Posted December 10, 2007 by Rowena in Reviews | 7 Comments

Review: Worth Any Price by Lisa Kleypas.Reviewer: Rowena
Worth Any Price by Lisa Kleypas
Series: Bow Street Runners #3
Also in this series: Worth Any Price
Publisher: Avon
Publication Date: May 26th 2015
Pages: 388
Add It: Goodreads
Amazon | Barnes & Noble | The Ripped Bodice | Google Play Books
four-half-stars
Series Rating: five-stars

Librarian note: an alternate cover for this edition can be found here.

Nick Gentry is reputed to be the most skillful lover in all England. Known for solving delicate situations, he is hired to seek out Miss Charlotte Howard. He believes his mission will be easily accomplished - but that was before he met the lady in question.

For instead of a willful female, he discovers one in desperate circumstances, hiding from a man who could destroy her very soul. So Nick shockingly offers her a very different kind of proposition - one he has never offered before.

He asks her to be his bride.

And he knows that this will be much more than a union in name only. For he senses what Charlotte does not yet know - that her appetite for sensuality matches his own. But what Nick learns surprises him. For while London's most notorious lover might claim Charlotte's body, he quickly discovers it will take much more than passion to win her love.

I went into this book, knowing it was going to be a good book and that Nick Gentry was going to give Derek Craven a run for his money in the stud muffin department and though I rather enjoyed Nick Gentry’s studliness, I have found that I prefer Derek over Nick…and I think I blame Dain from Loretta Chase’s Lord of Scoundrels because I have found that I’ve still got him on the brain.

Funky, huh?

Goodness, I enjoyed this book well enough but I didn’t enjoy this book as much as I probably would have, had I not read LOS before this one, which makes me feel bad because Lottie and Nick’s story was quite the romantic story and by the end of the book, I had forgotten about Dain in my OMGOSH I LOVE ME SOME NICK GENTRY love. So, without further adieu, here’s the review.

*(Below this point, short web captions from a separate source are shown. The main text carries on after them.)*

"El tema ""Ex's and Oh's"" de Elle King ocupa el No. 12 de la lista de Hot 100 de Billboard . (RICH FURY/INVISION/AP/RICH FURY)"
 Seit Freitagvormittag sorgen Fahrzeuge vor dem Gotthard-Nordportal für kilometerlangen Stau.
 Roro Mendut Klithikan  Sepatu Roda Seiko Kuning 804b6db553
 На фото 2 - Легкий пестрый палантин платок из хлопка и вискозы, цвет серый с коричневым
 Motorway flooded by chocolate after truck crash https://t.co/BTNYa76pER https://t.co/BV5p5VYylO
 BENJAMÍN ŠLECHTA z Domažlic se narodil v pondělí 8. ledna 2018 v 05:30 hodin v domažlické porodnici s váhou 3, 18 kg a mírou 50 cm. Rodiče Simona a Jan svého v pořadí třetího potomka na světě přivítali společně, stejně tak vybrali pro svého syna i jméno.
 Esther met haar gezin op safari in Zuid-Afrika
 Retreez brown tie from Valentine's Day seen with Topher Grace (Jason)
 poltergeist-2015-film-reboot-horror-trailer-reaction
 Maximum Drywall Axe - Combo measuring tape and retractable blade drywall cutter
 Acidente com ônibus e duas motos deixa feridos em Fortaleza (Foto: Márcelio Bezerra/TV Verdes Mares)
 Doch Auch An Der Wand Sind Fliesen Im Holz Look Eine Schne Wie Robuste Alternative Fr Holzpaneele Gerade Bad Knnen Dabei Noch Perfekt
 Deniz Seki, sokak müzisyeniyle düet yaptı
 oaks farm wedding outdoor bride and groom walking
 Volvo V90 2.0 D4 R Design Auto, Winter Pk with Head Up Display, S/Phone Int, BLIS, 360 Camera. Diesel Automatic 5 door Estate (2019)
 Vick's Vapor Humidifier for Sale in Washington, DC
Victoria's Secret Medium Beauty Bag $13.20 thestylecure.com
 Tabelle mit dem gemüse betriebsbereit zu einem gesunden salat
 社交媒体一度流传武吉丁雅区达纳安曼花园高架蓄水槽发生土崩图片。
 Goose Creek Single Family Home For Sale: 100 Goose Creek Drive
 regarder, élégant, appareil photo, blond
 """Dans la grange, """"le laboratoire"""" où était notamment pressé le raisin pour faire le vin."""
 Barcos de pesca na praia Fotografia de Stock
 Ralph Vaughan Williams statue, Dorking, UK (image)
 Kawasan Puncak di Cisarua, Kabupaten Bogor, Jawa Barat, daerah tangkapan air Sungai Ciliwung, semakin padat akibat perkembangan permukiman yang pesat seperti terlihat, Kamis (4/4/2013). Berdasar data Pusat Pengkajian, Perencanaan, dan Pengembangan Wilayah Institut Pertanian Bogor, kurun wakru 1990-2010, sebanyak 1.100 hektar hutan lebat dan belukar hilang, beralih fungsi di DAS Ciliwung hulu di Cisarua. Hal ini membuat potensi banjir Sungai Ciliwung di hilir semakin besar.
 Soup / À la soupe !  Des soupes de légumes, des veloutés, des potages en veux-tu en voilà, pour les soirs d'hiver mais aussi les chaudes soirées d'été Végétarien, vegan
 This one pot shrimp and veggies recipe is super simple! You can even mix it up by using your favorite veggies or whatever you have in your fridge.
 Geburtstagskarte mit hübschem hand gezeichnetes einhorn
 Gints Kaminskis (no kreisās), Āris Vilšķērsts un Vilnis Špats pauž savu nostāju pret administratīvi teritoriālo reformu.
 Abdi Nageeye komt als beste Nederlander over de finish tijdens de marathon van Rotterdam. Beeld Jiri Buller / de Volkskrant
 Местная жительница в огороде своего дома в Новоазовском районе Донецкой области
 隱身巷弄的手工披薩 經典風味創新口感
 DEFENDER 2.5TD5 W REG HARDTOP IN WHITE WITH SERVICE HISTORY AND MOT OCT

This book started off with my eyes dang near popping free of my eye sockets with Nick going to Gemma Bradshaw for some lovin’ lessons. I wan’t expecting that because usually in my romance novels, the heroes are born with the ability to pleasure ALL women, whenever and wherever…to see the beginnings of Nick’s lovin’ ways was frickin’ great and to see that Lottie was only the SECOND girl to find her way into Nick’s bed should have shocked me but I loved it!

Downright, effing loved it!

I haven’t read any of the other Bow Street Runner books so I don’t know if they’re any good or anything but I’m going to read the rest of them just so that I can read about Ross and Sophia and then Grant and his wife. Those are the couples of the other books, right? Hmmm…and plus, I can only imagine that there’d be plenty of Nick in Ross and Sophia’s book, which is always a bonus.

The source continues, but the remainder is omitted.